Onder verdachte zijn de volgende voorwerpen in beslag genomen:
34 kilogram vuurwerk (goednummer: 6439191);
1 stuk Cobra vuurwerk (goednummer: 6439168);
1 Blow pistool (goednummer: 6439102);
1 wapenkoffer (goednummer: 6439107);
1 Blow pistool (goednummer: 6439108);
2 stuks wapenstransportdozen (goednummer: 6439111);
1 Wellier & Bellot patroon (goednummer: 6439117);
1 patroon (goednummer: 6439119);
1 patroon (goednummer: 6439104);
1 stuk verdovende middelen (goednummer: 6439061);
49 stuks verdovende middelen (goednummer: 6439058);
4 stuks verdovende middelen (goednummers: 6439056, 6439055, 6439052, 6439048);
1 zak verdovende middelen (omschrijving: 2023287458, oranje, geen goednummer bekend);
1 fles verdovende middelen (goednummer: 6439044);
5 koffers (goednummers: 6450619, 6450615, 6450614, 6450613, 6450612);
1 GSM (goednummer: 6439051);
4 dozen (goednummers: 6450611, 6450609, 6450607, 6450606).
De officier van justitie heeft zich op het standpunt gesteld dat de goederen onder nummers 1, 2, 3, 5 en 7 tot en met 14 moeten worden onttrokken aan het verkeer.

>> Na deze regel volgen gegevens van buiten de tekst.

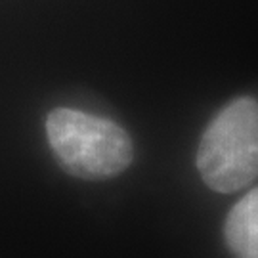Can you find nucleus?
Segmentation results:
<instances>
[{
	"mask_svg": "<svg viewBox=\"0 0 258 258\" xmlns=\"http://www.w3.org/2000/svg\"><path fill=\"white\" fill-rule=\"evenodd\" d=\"M50 148L65 172L83 180L120 174L134 157L130 136L117 122L57 107L46 119Z\"/></svg>",
	"mask_w": 258,
	"mask_h": 258,
	"instance_id": "f257e3e1",
	"label": "nucleus"
},
{
	"mask_svg": "<svg viewBox=\"0 0 258 258\" xmlns=\"http://www.w3.org/2000/svg\"><path fill=\"white\" fill-rule=\"evenodd\" d=\"M197 170L218 194H233L258 178V100L241 96L224 105L205 128Z\"/></svg>",
	"mask_w": 258,
	"mask_h": 258,
	"instance_id": "f03ea898",
	"label": "nucleus"
},
{
	"mask_svg": "<svg viewBox=\"0 0 258 258\" xmlns=\"http://www.w3.org/2000/svg\"><path fill=\"white\" fill-rule=\"evenodd\" d=\"M224 237L233 258H258V187L233 205Z\"/></svg>",
	"mask_w": 258,
	"mask_h": 258,
	"instance_id": "7ed1b4c3",
	"label": "nucleus"
}]
</instances>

De overige goederen moeten worden verbeurdverklaard. De raadsvrouw heeft zich ten aanzien van het beslag gerefereerd aan het oordeel van de rechtbank.
De voorwerpen onder nummers 4, 6 en 15 tot en met 17 behoren aan verdachte toe. Nu met betrekking tot die voorwerpen het onder feiten 1 en 5 bewezen geachte is begaan, worden deze voorwerpen verbeurdverklaard.
Onttrekking aan het verkeer
Nu de voorwerpen onder nummers 1, 2, 3, 5 en 7 tot en met 14 zijn bestemd tot het begaan van het onder feiten 2 en 3 bewezen geachte en zij van zodanige aard zijn, dat het ongecontroleerde bezit daarvan in strijd is met de wet of het algemeen belang, worden deze voorwerpen onttrokken aan het verkeer.